It seems like a lot of trans girls with whom I am acquainted are talking and thinking about their various surgeries, particularly the Big Surgery. I've been thinking about it a lot, and... I'm not sure what to think.
It's something that hasn't been on my radar. Like at all. I've just never really had a whole lot of interest in it. But now hearing so many people talk about it, and reading blogs about it, and watching videos about it, and seeing television programs about it, and knowing a few girls who have recently gone through it, it's on my mind. I really don't want to say what is on my mind now, because it doesn't paint a nice picture, but it's how I'm feeling.
I'm feeling pressure to conform.
Nothing overt, certainly. I know that each of us is very clear that every girl's journey is her own, and no two are required to be alike. We all share many similarities, of course, since our respective goals run along the same lines. But all the same, it feels like there's an expectation there. That's one of the things that I'm "supposed" to do, to take that final step. But what is the real source of that pressure? Despite never having interest before, I'm wondering if that's something that I should think about, something that I do need.
It's got me doubting myself. Have I been living under this false assumption all along, that I won't feel completed until I walk across that bridge? Is this something that I really do want, but that I never even knew about?
I've known for a long time who I was. I didn't want to admit it to myself, or to other people, but eventually the anguish just got too much to handle, and I had to move. But nothing was terribly surprising. It was all there, the whole time. But now this new wrinkle seems to be coming out of nowhere, catching me completely off guard.
I've had two surgeries already. The first was not too bad; both the surgery itself and the recovery were quick and reasonably painless. The other has been a long road. The results are very good, but if I had known then what I know now, I may not have gone as far with it as I did. And now I'm wondering if I need yet another surgery? One that I never anticipated?
I'm spooked, I'm scared, and I'm confused. I've already hit a "what now?" point - I've got a fairly strong suspicion that this awful bout of depression from which I may be emerging, is a direct result of that "what now?" feeling - and now I'm wondering if there isn't more to come. Or is it just the depression talking? Am I manufacturing this as a possible route out from under this huge weight?
I can't relate to many of my trans sisters, because I can't talk to them about it. I don't know about it, because I haven't thought that I would go that route. And I can't share their anticipation and joy. Sometimes, I even feel some anger at them. Why must they rub my nose in it?

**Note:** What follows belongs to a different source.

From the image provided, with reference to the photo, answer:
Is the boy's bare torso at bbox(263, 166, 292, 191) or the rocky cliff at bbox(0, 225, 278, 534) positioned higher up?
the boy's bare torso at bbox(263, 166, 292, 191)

But when those thoughts come, I have to wonder why I feel like they're rubbing my nose in it, even at the same time that I realize they aren't, but just want to share their hopes and dreams with me. This is the part that hurts the most; it once again puts me on the outside of a group to which I rightly belong. I've been fighting against that my whole life, and now it's happening again.
I don't think I'm gaining much insight from writing this tonight, but sometimes it helps to just get some words out.